### WHAT THE TASK REQUIRES
Write out all of the rows below again with "sunglasses" swapped for "glasses" everywhere it appears and nothing else changed. Leave the pictures out.
** START RECORD EXCERPTS **
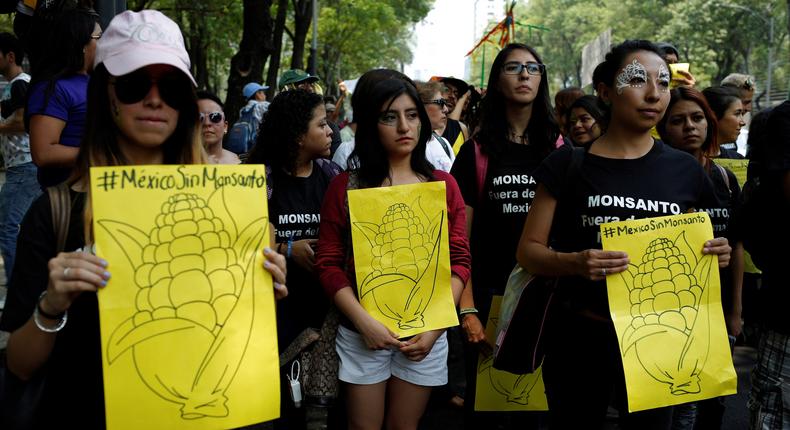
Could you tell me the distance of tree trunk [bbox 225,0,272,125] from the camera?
1078 centimetres

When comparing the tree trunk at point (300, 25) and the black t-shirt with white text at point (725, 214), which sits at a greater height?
the tree trunk at point (300, 25)

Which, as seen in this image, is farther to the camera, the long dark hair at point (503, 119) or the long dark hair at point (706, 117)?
the long dark hair at point (503, 119)

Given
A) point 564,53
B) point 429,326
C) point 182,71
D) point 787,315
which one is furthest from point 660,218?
point 564,53

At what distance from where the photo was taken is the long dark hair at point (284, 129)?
10.7ft

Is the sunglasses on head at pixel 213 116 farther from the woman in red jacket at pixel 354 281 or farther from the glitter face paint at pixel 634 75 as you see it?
the glitter face paint at pixel 634 75

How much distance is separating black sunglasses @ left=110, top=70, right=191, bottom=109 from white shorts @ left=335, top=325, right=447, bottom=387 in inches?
49.3

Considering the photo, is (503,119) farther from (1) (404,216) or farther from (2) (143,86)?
(2) (143,86)

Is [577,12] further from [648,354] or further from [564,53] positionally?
[648,354]

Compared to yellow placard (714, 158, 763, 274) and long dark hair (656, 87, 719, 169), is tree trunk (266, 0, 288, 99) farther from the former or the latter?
long dark hair (656, 87, 719, 169)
** END RECORD EXCERPTS **
### FINAL RESULT
Could you tell me the distance of tree trunk [bbox 225,0,272,125] from the camera?
1078 centimetres

When comparing the tree trunk at point (300, 25) and the black t-shirt with white text at point (725, 214), which sits at a greater height?
the tree trunk at point (300, 25)

Which, as seen in this image, is farther to the camera, the long dark hair at point (503, 119) or the long dark hair at point (706, 117)?
the long dark hair at point (503, 119)

Given
A) point 564,53
B) point 429,326
C) point 182,71
D) point 787,315
which one is furthest from point 660,218?
point 564,53

At what distance from where the photo was taken is the long dark hair at point (284, 129)?
10.7ft

Is the glasses on head at pixel 213 116 farther from the woman in red jacket at pixel 354 281 or farther from the glitter face paint at pixel 634 75 as you see it?
the glitter face paint at pixel 634 75

How much distance is separating black glasses @ left=110, top=70, right=191, bottom=109 from white shorts @ left=335, top=325, right=447, bottom=387 in inches?
49.3

Considering the photo, is (503,119) farther from (1) (404,216) or farther from (2) (143,86)?
(2) (143,86)

Is [577,12] further from [648,354] or further from [564,53] positionally?
[648,354]

Compared to yellow placard (714, 158, 763, 274) and long dark hair (656, 87, 719, 169), is tree trunk (266, 0, 288, 99) farther from the former or the latter?
long dark hair (656, 87, 719, 169)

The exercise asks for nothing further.